EXERCISE PROMPT: All of the records should be given again exactly as they appear.

RECORDS SHOWN:
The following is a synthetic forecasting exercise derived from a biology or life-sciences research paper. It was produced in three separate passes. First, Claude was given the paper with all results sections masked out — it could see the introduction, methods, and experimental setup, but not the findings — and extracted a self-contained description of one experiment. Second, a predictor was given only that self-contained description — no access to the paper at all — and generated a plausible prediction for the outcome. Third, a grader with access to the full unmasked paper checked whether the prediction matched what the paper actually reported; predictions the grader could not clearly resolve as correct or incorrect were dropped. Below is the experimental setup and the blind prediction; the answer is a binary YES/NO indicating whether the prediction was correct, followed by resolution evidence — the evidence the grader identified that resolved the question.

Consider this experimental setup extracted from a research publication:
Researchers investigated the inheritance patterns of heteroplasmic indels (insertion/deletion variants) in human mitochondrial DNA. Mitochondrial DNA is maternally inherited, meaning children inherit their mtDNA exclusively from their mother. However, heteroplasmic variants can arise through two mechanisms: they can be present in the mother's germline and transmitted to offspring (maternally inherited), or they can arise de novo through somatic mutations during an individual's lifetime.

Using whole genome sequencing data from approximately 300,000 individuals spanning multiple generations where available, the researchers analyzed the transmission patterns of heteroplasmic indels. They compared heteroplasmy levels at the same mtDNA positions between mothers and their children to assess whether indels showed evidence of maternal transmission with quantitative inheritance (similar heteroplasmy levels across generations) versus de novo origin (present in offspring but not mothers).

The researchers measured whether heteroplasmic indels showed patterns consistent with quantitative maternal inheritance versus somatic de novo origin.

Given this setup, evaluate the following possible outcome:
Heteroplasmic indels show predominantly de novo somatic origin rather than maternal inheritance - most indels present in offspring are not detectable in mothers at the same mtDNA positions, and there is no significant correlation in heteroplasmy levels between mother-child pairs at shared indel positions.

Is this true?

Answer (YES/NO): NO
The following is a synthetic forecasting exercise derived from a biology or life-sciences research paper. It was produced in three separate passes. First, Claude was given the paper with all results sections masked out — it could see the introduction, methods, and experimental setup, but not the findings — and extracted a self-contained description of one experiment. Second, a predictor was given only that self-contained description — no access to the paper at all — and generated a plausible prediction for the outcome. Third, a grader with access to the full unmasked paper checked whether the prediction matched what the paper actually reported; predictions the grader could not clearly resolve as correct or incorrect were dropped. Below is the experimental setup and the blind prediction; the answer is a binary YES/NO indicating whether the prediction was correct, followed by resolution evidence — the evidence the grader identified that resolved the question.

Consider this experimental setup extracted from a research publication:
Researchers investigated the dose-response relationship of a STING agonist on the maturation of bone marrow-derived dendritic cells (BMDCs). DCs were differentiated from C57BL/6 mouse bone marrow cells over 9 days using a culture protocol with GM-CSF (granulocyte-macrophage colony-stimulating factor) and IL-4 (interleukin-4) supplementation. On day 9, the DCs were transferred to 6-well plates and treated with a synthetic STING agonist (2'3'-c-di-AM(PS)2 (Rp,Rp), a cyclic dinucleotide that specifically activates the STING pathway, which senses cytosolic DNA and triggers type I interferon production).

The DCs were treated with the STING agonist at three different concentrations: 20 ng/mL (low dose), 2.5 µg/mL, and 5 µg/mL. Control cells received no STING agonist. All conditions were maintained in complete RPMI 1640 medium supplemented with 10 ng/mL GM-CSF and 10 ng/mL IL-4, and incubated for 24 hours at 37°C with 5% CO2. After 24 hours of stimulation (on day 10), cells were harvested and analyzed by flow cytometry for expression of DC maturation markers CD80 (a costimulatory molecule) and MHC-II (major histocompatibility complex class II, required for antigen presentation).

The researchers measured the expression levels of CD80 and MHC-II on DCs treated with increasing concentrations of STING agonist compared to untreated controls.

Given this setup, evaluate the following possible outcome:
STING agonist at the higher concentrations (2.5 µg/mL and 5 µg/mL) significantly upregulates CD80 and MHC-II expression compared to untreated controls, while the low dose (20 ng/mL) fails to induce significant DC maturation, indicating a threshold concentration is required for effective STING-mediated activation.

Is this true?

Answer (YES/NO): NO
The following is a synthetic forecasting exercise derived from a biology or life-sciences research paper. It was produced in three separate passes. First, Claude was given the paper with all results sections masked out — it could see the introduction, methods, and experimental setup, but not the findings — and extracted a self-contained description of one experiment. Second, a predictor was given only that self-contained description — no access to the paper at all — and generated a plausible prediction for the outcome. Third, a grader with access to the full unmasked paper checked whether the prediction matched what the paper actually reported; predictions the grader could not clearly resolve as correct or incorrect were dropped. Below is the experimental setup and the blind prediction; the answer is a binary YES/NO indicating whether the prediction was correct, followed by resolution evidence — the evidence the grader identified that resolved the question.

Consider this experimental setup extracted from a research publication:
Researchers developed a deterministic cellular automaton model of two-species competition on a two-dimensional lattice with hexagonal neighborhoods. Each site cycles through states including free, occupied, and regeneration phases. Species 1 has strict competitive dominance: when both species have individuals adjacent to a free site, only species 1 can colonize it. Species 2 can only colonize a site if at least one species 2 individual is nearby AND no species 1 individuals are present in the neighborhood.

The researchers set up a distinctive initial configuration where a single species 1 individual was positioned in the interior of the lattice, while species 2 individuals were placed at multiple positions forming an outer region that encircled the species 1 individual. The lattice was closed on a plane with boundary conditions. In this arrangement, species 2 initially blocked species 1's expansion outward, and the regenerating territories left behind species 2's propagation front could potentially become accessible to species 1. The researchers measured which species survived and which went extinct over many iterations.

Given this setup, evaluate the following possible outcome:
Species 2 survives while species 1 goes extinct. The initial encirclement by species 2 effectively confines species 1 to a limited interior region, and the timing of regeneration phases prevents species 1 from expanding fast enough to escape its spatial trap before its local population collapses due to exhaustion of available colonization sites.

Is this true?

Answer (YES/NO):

YOUR SOLUTION:
The following is a synthetic forecasting exercise derived from a biology or life-sciences research paper. It was produced in three separate passes. First, Claude was given the paper with all results sections masked out — it could see the introduction, methods, and experimental setup, but not the findings — and extracted a self-contained description of one experiment. Second, a predictor was given only that self-contained description — no access to the paper at all — and generated a plausible prediction for the outcome. Third, a grader with access to the full unmasked paper checked whether the prediction matched what the paper actually reported; predictions the grader could not clearly resolve as correct or incorrect were dropped. Below is the experimental setup and the blind prediction; the answer is a binary YES/NO indicating whether the prediction was correct, followed by resolution evidence — the evidence the grader identified that resolved the question.

Consider this experimental setup extracted from a research publication:
Researchers investigated the inheritance patterns of heteroplasmic indels (insertion/deletion variants) in human mitochondrial DNA. Mitochondrial DNA is maternally inherited, meaning children inherit their mtDNA exclusively from their mother. However, heteroplasmic variants can arise through two mechanisms: they can be present in the mother's germline and transmitted to offspring (maternally inherited), or they can arise de novo through somatic mutations during an individual's lifetime.

Using whole genome sequencing data from approximately 300,000 individuals spanning multiple generations where available, the researchers analyzed the transmission patterns of heteroplasmic indels. They compared heteroplasmy levels at the same mtDNA positions between mothers and their children to assess whether indels showed evidence of maternal transmission with quantitative inheritance (similar heteroplasmy levels across generations) versus de novo origin (present in offspring but not mothers).

The researchers measured whether heteroplasmic indels showed patterns consistent with quantitative maternal inheritance versus somatic de novo origin.

Given this setup, evaluate the following possible outcome:
Heteroplasmic indels show predominantly de novo somatic origin rather than maternal inheritance - most indels present in offspring are not detectable in mothers at the same mtDNA positions, and there is no significant correlation in heteroplasmy levels between mother-child pairs at shared indel positions.

Is this true?

Answer (YES/NO): NO
The following is a synthetic forecasting exercise derived from a biology or life-sciences research paper. It was produced in three separate passes. First, Claude was given the paper with all results sections masked out — it could see the introduction, methods, and experimental setup, but not the findings — and extracted a self-contained description of one experiment. Second, a predictor was given only that self-contained description — no access to the paper at all — and generated a plausible prediction for the outcome. Third, a grader with access to the full unmasked paper checked whether the prediction matched what the paper actually reported; predictions the grader could not clearly resolve as correct or incorrect were dropped. Below is the experimental setup and the blind prediction; the answer is a binary YES/NO indicating whether the prediction was correct, followed by resolution evidence — the evidence the grader identified that resolved the question.

Consider this experimental setup extracted from a research publication:
Researchers investigated the dose-response relationship of a STING agonist on the maturation of bone marrow-derived dendritic cells (BMDCs). DCs were differentiated from C57BL/6 mouse bone marrow cells over 9 days using a culture protocol with GM-CSF (granulocyte-macrophage colony-stimulating factor) and IL-4 (interleukin-4) supplementation. On day 9, the DCs were transferred to 6-well plates and treated with a synthetic STING agonist (2'3'-c-di-AM(PS)2 (Rp,Rp), a cyclic dinucleotide that specifically activates the STING pathway, which senses cytosolic DNA and triggers type I interferon production).

The DCs were treated with the STING agonist at three different concentrations: 20 ng/mL (low dose), 2.5 µg/mL, and 5 µg/mL. Control cells received no STING agonist. All conditions were maintained in complete RPMI 1640 medium supplemented with 10 ng/mL GM-CSF and 10 ng/mL IL-4, and incubated for 24 hours at 37°C with 5% CO2. After 24 hours of stimulation (on day 10), cells were harvested and analyzed by flow cytometry for expression of DC maturation markers CD80 (a costimulatory molecule) and MHC-II (major histocompatibility complex class II, required for antigen presentation).

The researchers measured the expression levels of CD80 and MHC-II on DCs treated with increasing concentrations of STING agonist compared to untreated controls.

Given this setup, evaluate the following possible outcome:
STING agonist at the higher concentrations (2.5 µg/mL and 5 µg/mL) significantly upregulates CD80 and MHC-II expression compared to untreated controls, while the low dose (20 ng/mL) fails to induce significant DC maturation, indicating a threshold concentration is required for effective STING-mediated activation.

Is this true?

Answer (YES/NO): NO
The following is a synthetic forecasting exercise derived from a biology or life-sciences research paper. It was produced in three separate passes. First, Claude was given the paper with all results sections masked out — it could see the introduction, methods, and experimental setup, but not the findings — and extracted a self-contained description of one experiment. Second, a predictor was given only that self-contained description — no access to the paper at all — and generated a plausible prediction for the outcome. Third, a grader with access to the full unmasked paper checked whether the prediction matched what the paper actually reported; predictions the grader could not clearly resolve as correct or incorrect were dropped. Below is the experimental setup and the blind prediction; the answer is a binary YES/NO indicating whether the prediction was correct, followed by resolution evidence — the evidence the grader identified that resolved the question.

Consider this experimental setup extracted from a research publication:
Researchers developed a deterministic cellular automaton model of two-species competition on a two-dimensional lattice with hexagonal neighborhoods. Each site cycles through states including free, occupied, and regeneration phases. Species 1 has strict competitive dominance: when both species have individuals adjacent to a free site, only species 1 can colonize it. Species 2 can only colonize a site if at least one species 2 individual is nearby AND no species 1 individuals are present in the neighborhood.

The researchers set up a distinctive initial configuration where a single species 1 individual was positioned in the interior of the lattice, while species 2 individuals were placed at multiple positions forming an outer region that encircled the species 1 individual. The lattice was closed on a plane with boundary conditions. In this arrangement, species 2 initially blocked species 1's expansion outward, and the regenerating territories left behind species 2's propagation front could potentially become accessible to species 1. The researchers measured which species survived and which went extinct over many iterations.

Given this setup, evaluate the following possible outcome:
Species 2 survives while species 1 goes extinct. The initial encirclement by species 2 effectively confines species 1 to a limited interior region, and the timing of regeneration phases prevents species 1 from expanding fast enough to escape its spatial trap before its local population collapses due to exhaustion of available colonization sites.

Is this true?

Answer (YES/NO):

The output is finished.